Study material —
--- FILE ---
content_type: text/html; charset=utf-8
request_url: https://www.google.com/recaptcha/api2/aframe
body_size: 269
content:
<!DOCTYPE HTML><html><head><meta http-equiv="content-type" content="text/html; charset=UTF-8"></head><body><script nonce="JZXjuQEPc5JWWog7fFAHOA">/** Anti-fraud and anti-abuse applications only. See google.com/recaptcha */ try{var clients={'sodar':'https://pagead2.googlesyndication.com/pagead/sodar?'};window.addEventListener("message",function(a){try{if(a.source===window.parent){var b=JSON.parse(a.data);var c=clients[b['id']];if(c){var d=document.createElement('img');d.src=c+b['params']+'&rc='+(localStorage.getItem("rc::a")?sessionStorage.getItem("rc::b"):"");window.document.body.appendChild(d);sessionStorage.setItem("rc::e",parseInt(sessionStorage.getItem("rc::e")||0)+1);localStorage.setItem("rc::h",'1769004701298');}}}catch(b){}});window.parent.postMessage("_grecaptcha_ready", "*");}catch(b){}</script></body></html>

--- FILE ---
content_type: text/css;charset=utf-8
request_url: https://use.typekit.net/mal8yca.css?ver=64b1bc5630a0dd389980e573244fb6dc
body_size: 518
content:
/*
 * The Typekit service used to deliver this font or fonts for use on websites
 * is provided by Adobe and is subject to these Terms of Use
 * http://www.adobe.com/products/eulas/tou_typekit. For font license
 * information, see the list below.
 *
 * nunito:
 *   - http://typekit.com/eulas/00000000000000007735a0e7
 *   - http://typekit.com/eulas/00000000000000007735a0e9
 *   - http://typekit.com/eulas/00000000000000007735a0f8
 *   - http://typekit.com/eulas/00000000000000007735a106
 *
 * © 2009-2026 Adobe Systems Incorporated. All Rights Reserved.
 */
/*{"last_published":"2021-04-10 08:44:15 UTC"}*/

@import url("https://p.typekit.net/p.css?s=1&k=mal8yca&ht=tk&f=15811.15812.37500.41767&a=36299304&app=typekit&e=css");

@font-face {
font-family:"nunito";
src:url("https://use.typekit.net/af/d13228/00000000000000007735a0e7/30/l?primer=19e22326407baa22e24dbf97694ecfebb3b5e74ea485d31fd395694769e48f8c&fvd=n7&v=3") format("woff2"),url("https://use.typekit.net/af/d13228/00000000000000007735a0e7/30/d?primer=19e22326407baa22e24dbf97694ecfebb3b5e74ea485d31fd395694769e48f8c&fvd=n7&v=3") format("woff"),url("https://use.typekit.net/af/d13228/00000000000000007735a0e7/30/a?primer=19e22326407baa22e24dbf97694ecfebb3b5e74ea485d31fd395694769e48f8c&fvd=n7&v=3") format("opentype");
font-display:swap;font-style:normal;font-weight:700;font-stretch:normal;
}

Task prompt —
Report every line in the data above in which the word "recaptcha" appears.

Output for this exercise —
request_url: https://www.google.com/recaptcha/api2/aframe
<!DOCTYPE HTML><html><head><meta http-equiv="content-type" content="text/html; charset=UTF-8"></head><body><script nonce="JZXjuQEPc5JWWog7fFAHOA">/** Anti-fraud and anti-abuse applications only. See google.com/recaptcha */ try{var clients={'sodar':'https://pagead2.googlesyndication.com/pagead/sodar?'};window.addEventListener("message",function(a){try{if(a.source===window.parent){var b=JSON.parse(a.data);var c=clients[b['id']];if(c){var d=document.createElement('img');d.src=c+b['params']+'&rc='+(localStorage.getItem("rc::a")?sessionStorage.getItem("rc::b"):"");window.document.body.appendChild(d);sessionStorage.setItem("rc::e",parseInt(sessionStorage.getItem("rc::e")||0)+1);localStorage.setItem("rc::h",'1769004701298');}}}catch(b){}});window.parent.postMessage("_grecaptcha_ready", "*");}catch(b){}</script></body></html>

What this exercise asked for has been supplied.